5. One thin coat of base and clear might make you happy with little effort. It won't look perfect, but it will match much better.
6. Swirl remover and an orbital polisher are your best friend.
7. When a car is wet, you don't see scratches in the finish and think that you are the bomb, later when it air dries, you cry. But no worries, that is what #6 is for.

A rough list of the things you would need to do a perfect pro job:

touchup paint kit with primer, base coat, clear coat (don't get the pens, you will tear your hair out)
prep solvent,
lots of tiny brushes with very small tips (the touchup bottle brushes are just too big),
a sand paper kit (220, 500, 1000, 1500, 2000),
and if you want to save your arms later, an orbital polisher with orange cutting pads and a swirl remover polishing compound,
microfiber cloths,
tack cloth

Important take aways, less is more.

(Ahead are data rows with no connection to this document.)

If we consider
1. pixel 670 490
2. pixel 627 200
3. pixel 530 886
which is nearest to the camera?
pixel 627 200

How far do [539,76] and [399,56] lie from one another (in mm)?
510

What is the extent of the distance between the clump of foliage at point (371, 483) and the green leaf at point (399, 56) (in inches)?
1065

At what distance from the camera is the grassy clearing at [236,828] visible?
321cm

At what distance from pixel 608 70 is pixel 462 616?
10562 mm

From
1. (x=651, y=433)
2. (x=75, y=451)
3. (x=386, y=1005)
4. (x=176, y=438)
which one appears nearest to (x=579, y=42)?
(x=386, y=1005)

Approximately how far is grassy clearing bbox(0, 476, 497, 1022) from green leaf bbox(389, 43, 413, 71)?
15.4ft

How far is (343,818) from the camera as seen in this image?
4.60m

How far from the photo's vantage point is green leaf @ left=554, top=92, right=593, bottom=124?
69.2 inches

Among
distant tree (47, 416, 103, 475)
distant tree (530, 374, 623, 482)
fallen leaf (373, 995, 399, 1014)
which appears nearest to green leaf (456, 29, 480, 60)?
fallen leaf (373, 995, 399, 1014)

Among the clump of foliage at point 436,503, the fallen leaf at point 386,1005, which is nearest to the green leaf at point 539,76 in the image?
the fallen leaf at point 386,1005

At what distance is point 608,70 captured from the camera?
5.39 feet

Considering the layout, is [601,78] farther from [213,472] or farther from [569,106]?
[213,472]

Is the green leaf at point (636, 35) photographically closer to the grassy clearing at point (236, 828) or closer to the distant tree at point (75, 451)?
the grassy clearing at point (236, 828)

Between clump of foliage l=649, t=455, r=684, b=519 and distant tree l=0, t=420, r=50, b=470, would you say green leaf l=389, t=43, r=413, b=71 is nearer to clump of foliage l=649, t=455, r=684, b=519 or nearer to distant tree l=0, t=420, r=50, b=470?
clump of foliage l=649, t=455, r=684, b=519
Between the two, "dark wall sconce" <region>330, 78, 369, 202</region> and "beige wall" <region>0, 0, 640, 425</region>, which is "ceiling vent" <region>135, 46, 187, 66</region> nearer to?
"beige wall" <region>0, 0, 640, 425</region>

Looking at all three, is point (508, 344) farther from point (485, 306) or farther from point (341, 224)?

Always use very thin even coats with plenty of drying time. Take your time, and don't worry if you scratch the good paint surrounding the area with the sand paper. Light scratches that your fingernail barely catches can be removed by the swirl remover compound and cutting pad with no paint work at all.

I would post a massive step by step list but it would take me hours and probably miss something. Look at some other instructions out there. At least, you know that the repaint of the bumper is always an option, and knowing how to do this will save you lots of money in the future when new door dings or hood chips appear.